Marina Vischmidt wrote in her Art Agenda review of ‘Fences Make Senses’ and ‘Basement Pool’: The two videos combine into a melancholy survey of the “immunity complex”(2) of the Western body politic, a helpless self-regard which is actively hostile to the public’s own survival. By locating this nihilism in the chirpy tones of everyday inertia and the popular perception that this is a crisis too large for anyone to grasp, Barber commits to a high-stakes play in which the trivial and the tragic, the crude and the tender, are too entangled to defend their own borders.”
The research question in ‘Fences Make Senses’ is; can video art transpose the plight of refugee and re-stage that plight with improvisers who are clearly not refugees? The research employs improvisers to act out the situations refugees regularly face. e.g. not having the right papers, trying to buy boats. The research destabilises the endless cliches of news items and documentaries and attempts to incorporate the indifference in the video’s form.
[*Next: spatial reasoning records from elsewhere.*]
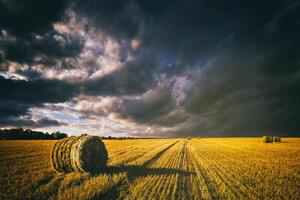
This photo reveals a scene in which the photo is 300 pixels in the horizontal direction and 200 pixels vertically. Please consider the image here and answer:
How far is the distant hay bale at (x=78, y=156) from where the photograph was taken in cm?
1155

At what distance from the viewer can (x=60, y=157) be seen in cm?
1192

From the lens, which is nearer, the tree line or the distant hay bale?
the distant hay bale

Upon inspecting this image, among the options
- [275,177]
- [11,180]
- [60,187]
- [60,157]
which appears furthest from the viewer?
[60,157]

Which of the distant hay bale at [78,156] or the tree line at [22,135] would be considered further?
the tree line at [22,135]

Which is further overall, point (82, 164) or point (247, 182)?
point (82, 164)

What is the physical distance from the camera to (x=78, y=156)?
453 inches

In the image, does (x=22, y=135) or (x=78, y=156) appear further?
(x=22, y=135)

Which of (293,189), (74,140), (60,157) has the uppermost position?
(74,140)

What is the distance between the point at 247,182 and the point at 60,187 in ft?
27.7

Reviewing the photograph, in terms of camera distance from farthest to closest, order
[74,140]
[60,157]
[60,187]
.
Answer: [74,140], [60,157], [60,187]

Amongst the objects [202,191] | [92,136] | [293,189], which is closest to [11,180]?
[92,136]

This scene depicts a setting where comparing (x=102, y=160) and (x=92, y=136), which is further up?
(x=92, y=136)

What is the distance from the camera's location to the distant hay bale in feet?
37.9

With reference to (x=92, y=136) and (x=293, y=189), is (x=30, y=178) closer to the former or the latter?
(x=92, y=136)
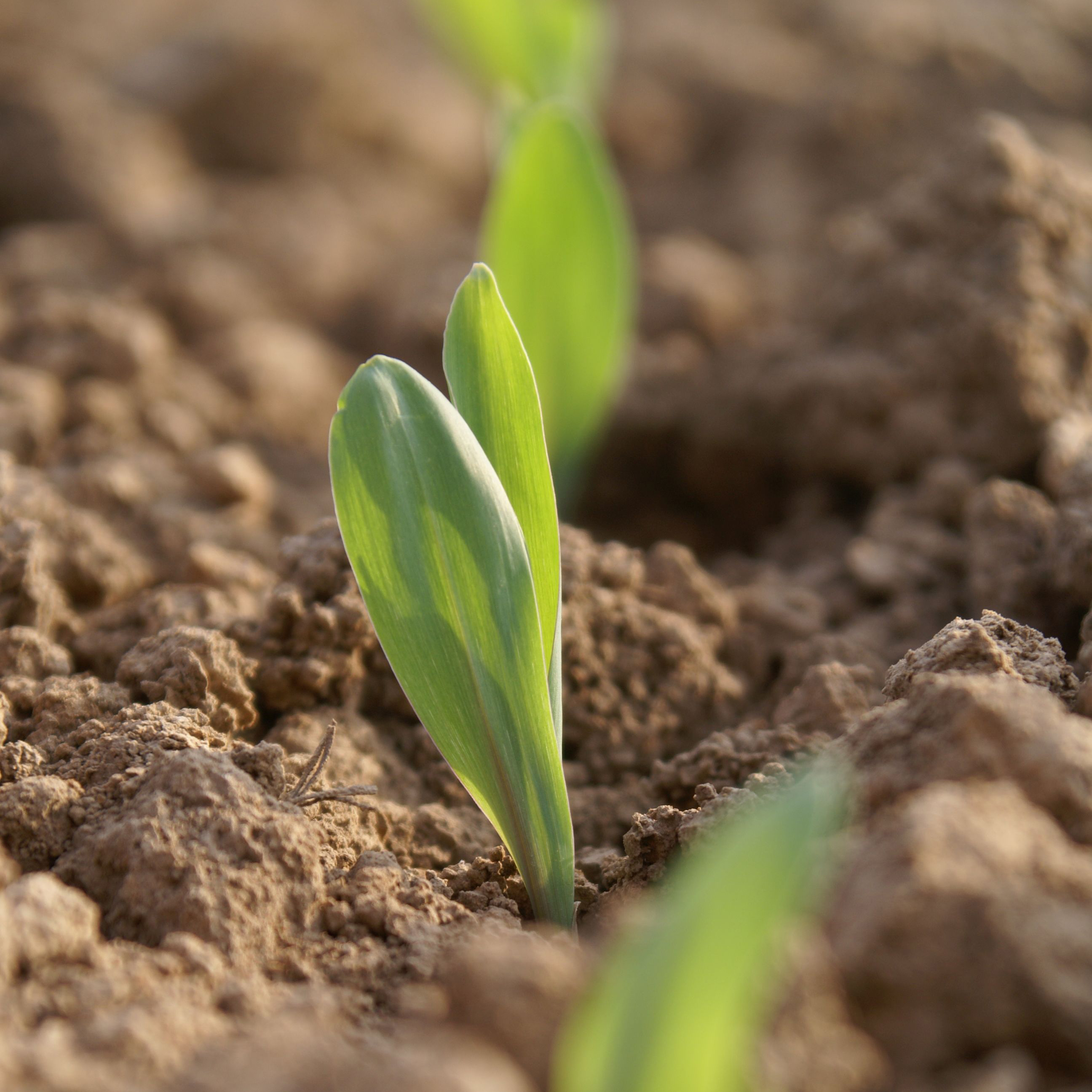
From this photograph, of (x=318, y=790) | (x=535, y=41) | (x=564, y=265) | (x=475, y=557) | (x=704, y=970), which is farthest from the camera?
(x=535, y=41)

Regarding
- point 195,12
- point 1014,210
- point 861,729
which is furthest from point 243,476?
point 195,12

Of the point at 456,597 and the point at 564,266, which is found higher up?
the point at 564,266

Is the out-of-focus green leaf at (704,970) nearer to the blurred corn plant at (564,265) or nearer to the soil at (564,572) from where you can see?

To do this re-enactment might seem distasteful yet only mirrors the widespread indifference.
‘Basement Pool’ furthers this but by flipping it to the other extreme; an introvert who is worried that he will become more superficial if he allows his richer neighbours to build their proposed basement pool/gym next door. He worries that having his neighbours working out and worrying about their bodies will infect his home. He decides to object to their plans.
The research is about using art to highlight how unfeeling and uncaring we are; in a context of ample news footage of sinking boats, drowning migrants etc. The research is also about the video medium which paradoxically helps this process and deadens our reactions.
The show received a very good review from Art Agenda; the reviewing section of E-Flux.